Existem ainda controvérsias quanto aos genes do cromossomo Y que devem ser investigados, uma vez que o suposto locus para o gene do gonadoblastoma é cada vez mais considerado um mito. A maioria das investigações elegeu o gene SRY como o mais provável candidato à indução da cascata de eventos desencadeantes do processo de malignização das gônadas disgenéticas.

Bianco e cols. (13) verificaram que o gene SRY e não o TSPY estava relacionado ao desenvolvimento de lesões em gônadas disgenéticas desses pacientes. Em outro estudo, o mesmo grupo (14) investigou a presença de mosaicismo oculto do cromossomo Y (SRY e TSPY) por PCR em pacientes com ST para estabelecer conduta preventiva ao desenvolvimento de tumores gonadais por gonadectomia profilática nas portadoras com presença dessas sequências. Em conclusão, tais investigações possibilitaram um panorama mais informativo desse tipo tumoral, por estudo da expressão de genes relacionados à determinação e à diferenciação sexual e ao desenvolvimento de tumores gonadais (SRY, WT1, SF1, STRA8, TSPY, OCT4, GATA4, FOG2 e DAX1) por qRT-PCR nas gônadas das pacientes submetidas à gonadectomia profilática. Das 104 pacientes estudadas, foi detectado mosaicismo oculto do cromossomo Y em 17 delas (16,3%) com presença do SRY em todas, sendo que quatro delas (3,8%) apresentaram também o gene TSPY. Dessas pacientes, 12 concordaram em realizar a gonadectomia profilática. Em dois casos, foi encontrado gonadoblastoma bilateral; em outros dois casos, hiperplasia das células do hilo e, em um deles também luteoma estromal. Não foram constatadas alterações significativas entre as gônadas disgenéticas e as controles na expressão dos genes estudados, exceto para os genes SRY, TSPY e OCT4 em ambas as gônadas de uma paciente com constituição cromossômica 45,X/45,X,add(15)(p11).

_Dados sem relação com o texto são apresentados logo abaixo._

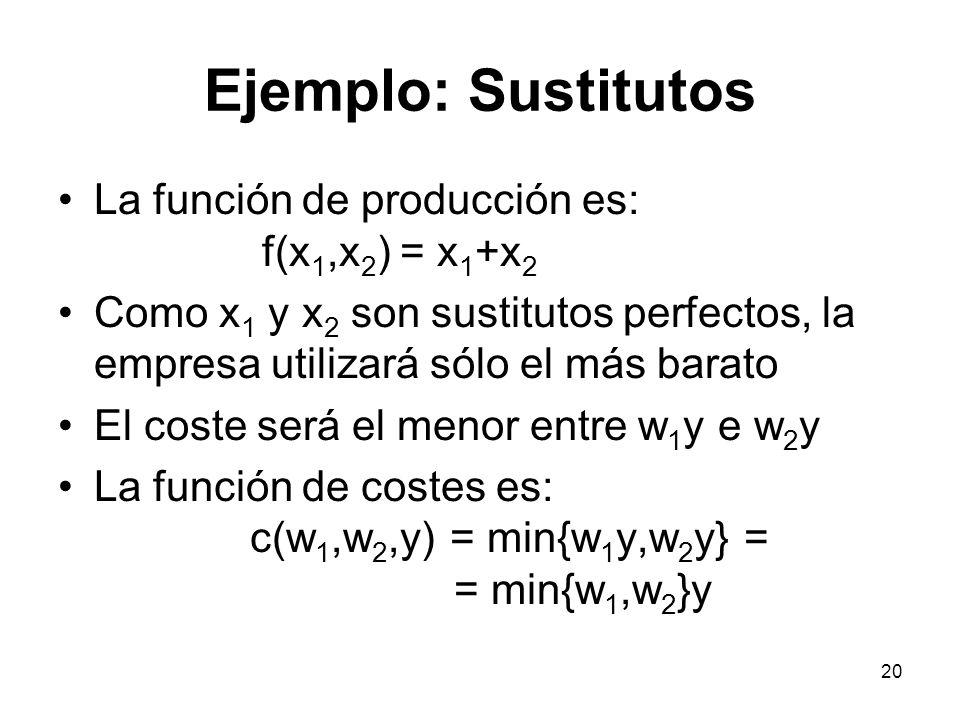 20 Ejemplo: Sustitutos La función de producción es: f(x 1,x 2 ) = x 1 +x 2 Como x 1 y x 2 son sustitutos perfectos, la empresa utilizará sólo el más b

Esses fatos demonstram que a investigação sistemática de sequências cromossomo Y-específicas é clinicamente importante na ST. A análise da expressão de genes que podem estar alterados no microambiente das gônadas disgenéticas dessas pacientes, como os genes SRY, TSPY e OCT4, demonstra que, nesse contexto, a exposição em longo prazo desses fatores pode contribuir para a transformação maligna mesmo na ausência de alterações histopatológicas. A detecção precoce desses eventos pode ser de grande valia na prevenção do desenvolvimento de tumores gonadais (14).

O tempo aperfeiçoou as ferramentas de investigação, tornando-as mais rápidas, precisas e sensíveis. O acesso à informação transformou os bancos de dados disponíveis na internet em fontes inesgotáveis de informação atual e completa. Felizmente no Brasil dispomos de excelentes grupos capazes de traduzir essa missão, desde os primórdios da investigação citogenética e celular até os dias de hoje.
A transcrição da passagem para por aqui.